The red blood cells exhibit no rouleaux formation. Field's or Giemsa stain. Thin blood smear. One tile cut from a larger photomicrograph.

==

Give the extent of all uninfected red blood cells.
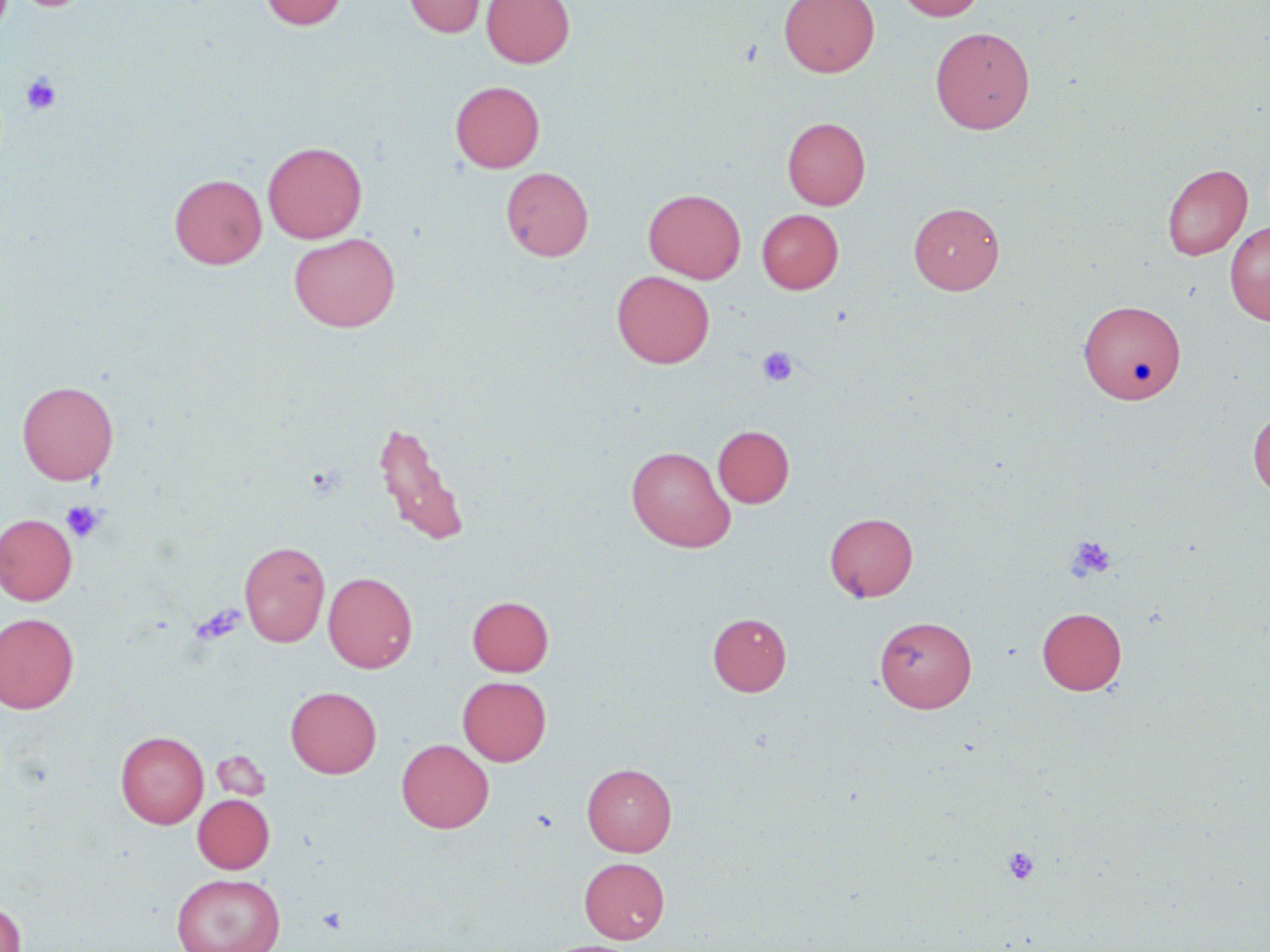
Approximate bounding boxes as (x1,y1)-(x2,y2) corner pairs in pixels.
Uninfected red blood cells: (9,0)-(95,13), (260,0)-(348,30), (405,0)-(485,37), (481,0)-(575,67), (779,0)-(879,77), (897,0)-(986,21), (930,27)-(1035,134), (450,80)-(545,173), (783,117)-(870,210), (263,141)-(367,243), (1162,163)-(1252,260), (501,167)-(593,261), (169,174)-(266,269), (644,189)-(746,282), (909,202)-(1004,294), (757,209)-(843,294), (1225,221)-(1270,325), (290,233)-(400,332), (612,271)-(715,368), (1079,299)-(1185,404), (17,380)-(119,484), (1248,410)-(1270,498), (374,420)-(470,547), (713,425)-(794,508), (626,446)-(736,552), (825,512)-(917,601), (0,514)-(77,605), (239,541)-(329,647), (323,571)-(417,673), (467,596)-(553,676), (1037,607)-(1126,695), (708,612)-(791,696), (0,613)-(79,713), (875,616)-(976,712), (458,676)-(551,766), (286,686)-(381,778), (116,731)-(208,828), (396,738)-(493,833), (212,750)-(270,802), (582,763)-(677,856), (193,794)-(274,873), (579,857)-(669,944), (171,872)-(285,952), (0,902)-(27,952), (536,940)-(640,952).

#### What is required:
Tally every line in the listing above that contains "blood", then state only the total.

#### Result of this exercise:
3